Outlines of primitive NMF algorithms and 4D-STEM

This section briefly summarizes the basics of primitive NMF and its combination with 4D-STEM. Advanced reports on NMF algorithms^26,27, a textbook by pioneering researchers²⁸, a comprehensive review of chemometrics²⁹, and a modern textbook³⁰ have been published. The experimental data, the matrix X, are approximated by the product of lower-rank matrices W and H consisting of positive elements:

$$\:\varvec{X}\cong\:\varvec{W}\varvec{H},$$

(1)

where W and H denote the basis and their coefficients, respectively. In many NMF applications (e.g., object recognition²⁶ and text mining), the sequence of the column vectors of X is irrelevant. In scientific measurements, however, the sequence of the column vectors in X corresponds to the position (e.g., hyperspectral imaging) or time (e.g., acoustic analysis). Although the matrix X can be transposed in its definition, in this study, the rows and columns of X represent the reciprocal (spectral) and real-space coordinates of 4D-STEM, respectively.

We determine the low-rank matrices W and H by minimizing a cost function D (an objective function), based on the Frobenius norm \(\:\left\| {\: \cdot \:} \right\|_{F} \:\)of the error as follows:

$$D(\varvec{X}||\varvec{WH}) = \frac{1}{2}\left\| {\varvec{X} - \varvec{WH}} \right\|_{F} ^{2} .$$

(2)

Two major algorithms can minimize the cost function in Eq. (2) using iterative procedures: (a) multiplicative update (MU) or (b) alternating least squares (ALS). In the case of the MU algorithm, the following update equations are used based on the majorization–minimization flamework²⁶:

$$\:\varvec{W}\leftarrow\:\varvec{W}{ \circledast }\varvec{X}{\varvec{H}}^{\varvec{T}}\oslash\:\varvec{W}\varvec{H}{\varvec{H}}^{\varvec{T}},$$

(3)

$$\:\varvec{H}\leftarrow\:\varvec{H} { \circledast } {\varvec{W}}^{\varvec{T}}\varvec{X}\oslash\:{\varvec{W}}^{\varvec{T}}\varvec{W}\varvec{H},$$

(4)

where \({ \circledast }\) and \(\:\oslash\:\) denote elementwise multiplication and division, respectively.

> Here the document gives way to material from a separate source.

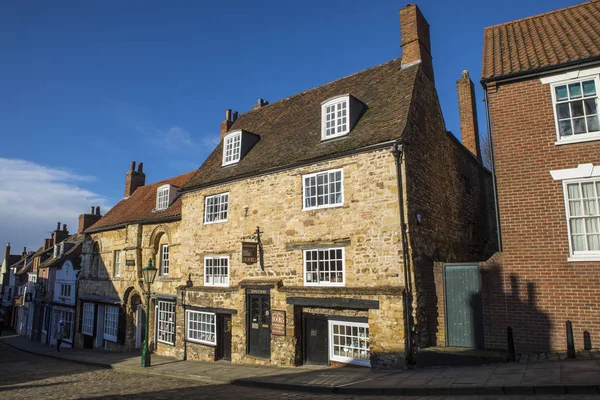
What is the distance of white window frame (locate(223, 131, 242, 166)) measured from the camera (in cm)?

Alternatively, the ALS algorithm can be performed using the following equations:

$$\:\varvec{W}\leftarrow\:{\left[\left(\varvec{X}{\varvec{H}}^{\varvec{T}}\right){\left(\varvec{H}{\varvec{H}}^{\varvec{T}}\right)}^{-1}\right]}_{+},$$

(5)

$$\:\varvec{H}\leftarrow\:{\left[{\left({\varvec{W}}^{\varvec{T}}\varvec{W}\right)}^{-1}\left({\varvec{W}}^{\varvec{T}}\varvec{X}\right)\right]}_{+},$$

(6)

where [\(\:\cdot\:\)]₊ represents a nonnegativity constraint projection²⁸, i.e., \(\:{\left[\varvec{W}\right]}_{+}=\text{m}\text{a}\text{x}\left\{\bf{0},\varvec{W}\right\}\). Because the ALS algorithm implements a constraint as a projection, domain-specific constraints can be flexibly designed.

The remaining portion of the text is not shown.